### Parts of the exercise
1. Rewrite everything in the post from "Mom, yesterday: It's" down to "FUCKING PARTY PORT?!?!?!", replacing "honey pot" with "gold mine".
2. According to the post, which car did Mom say could be used to get to rowing?

### Selection
-------------------------

Friday, August 05, 2005

Can't win

Me, 3 weeks ago: Mom, I've been offered a job at a party store, working 10-15 hours a week in the afternoon. I understand, however, that I have prior obligations to you and the FSM. Would you be willing to work something out so I can do both jobs?

Mom, 3 weeks ago: It sounds like an excellent idea. I can spare you in the afternoons because the intern is working then. It's daylight hours and right downtown so it's probably safe. Go ahead and take the job.

Mom, yesterday: It's lucky you got that extra job at the party store. The money is actually pretty good. That was quite the little honey pot you fell into.

Mom, today: YOU'RE NEVER AROUND WHEN I NEED YOU! YOU'RE ALWAYS AT THAT DAMN PARTY STORE! WHAT'S MORE IMPORTANT TO YOU, ME OR THE FUCKING PARTY PORT?!?!?!

Me, 3 months ago: Mom, I've been offered the chance to sign up with a rowing club for the summer. I'm not joining an 8 because I know I can't make the committment to the training schedule, but I was thinking of taking up sculling, because that would give me a lot more flexibility. If I miss a practice, I won't be screwing anyone over but me. The only trouble is, it's about 45 minutes away. I would need to borrow a car to get there. Is that something you would be willing to discuss?

Mom, 3 months ago: Absolutely. We almost never need both cars in the evening, so there's no reason you can't use the Prius. I know how much you've been missing rowing. How nice that they offer a summer membership package. This will be good training for you for when you go back to England.

Me, last night: Mom, is there any difficulty with me going sculling tonight? It's Thursday, and the gang is getting together at Dominick's after for a drink.

Mom, last night: I'm not sure. I'll need one car, because I have to be at the theatre. Check with your father and see if he needs the other car. If he doesn't go ahead and go. Have fun and be safe.

-------------------------

### Material shown

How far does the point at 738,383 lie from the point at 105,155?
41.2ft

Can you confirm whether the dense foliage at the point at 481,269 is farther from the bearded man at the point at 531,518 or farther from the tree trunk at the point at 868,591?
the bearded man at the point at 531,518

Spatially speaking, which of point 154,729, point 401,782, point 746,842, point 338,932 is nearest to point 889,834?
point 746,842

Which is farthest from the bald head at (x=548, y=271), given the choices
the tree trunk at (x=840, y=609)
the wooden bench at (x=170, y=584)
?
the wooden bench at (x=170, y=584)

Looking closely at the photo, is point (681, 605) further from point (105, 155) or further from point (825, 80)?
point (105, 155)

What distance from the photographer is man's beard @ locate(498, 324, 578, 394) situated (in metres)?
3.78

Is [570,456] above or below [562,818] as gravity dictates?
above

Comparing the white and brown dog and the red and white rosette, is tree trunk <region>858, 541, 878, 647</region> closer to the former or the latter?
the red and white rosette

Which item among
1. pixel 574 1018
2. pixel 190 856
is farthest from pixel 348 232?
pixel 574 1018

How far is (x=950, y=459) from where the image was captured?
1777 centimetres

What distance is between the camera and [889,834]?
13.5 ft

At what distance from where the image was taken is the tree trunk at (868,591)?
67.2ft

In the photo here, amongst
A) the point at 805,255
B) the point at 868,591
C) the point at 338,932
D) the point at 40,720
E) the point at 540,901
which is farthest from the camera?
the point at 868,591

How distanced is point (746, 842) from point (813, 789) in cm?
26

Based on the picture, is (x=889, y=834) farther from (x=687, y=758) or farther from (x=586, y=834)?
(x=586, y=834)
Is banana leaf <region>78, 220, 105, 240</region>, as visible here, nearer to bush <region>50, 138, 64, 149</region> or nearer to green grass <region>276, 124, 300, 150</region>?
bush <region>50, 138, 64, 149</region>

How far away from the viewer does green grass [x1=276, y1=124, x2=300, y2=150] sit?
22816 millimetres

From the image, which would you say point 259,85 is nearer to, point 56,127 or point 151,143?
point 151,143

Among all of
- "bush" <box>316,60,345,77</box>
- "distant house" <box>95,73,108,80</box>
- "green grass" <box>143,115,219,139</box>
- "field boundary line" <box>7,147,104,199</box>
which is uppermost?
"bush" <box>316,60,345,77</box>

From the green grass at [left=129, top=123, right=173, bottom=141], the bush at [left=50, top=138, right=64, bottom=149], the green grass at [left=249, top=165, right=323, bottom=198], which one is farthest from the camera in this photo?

-------------------------

### Problem solutions
1.
Mom, yesterday: It's lucky you got that extra job at the party store. The money is actually pretty good. That was quite the little gold mine you fell into.

Mom, today: YOU'RE NEVER AROUND WHEN I NEED YOU! YOU'RE ALWAYS AT THAT DAMN PARTY STORE! WHAT'S MORE IMPORTANT TO YOU, ME OR THE FUCKING PARTY PORT?!?!?!

2. The Prius.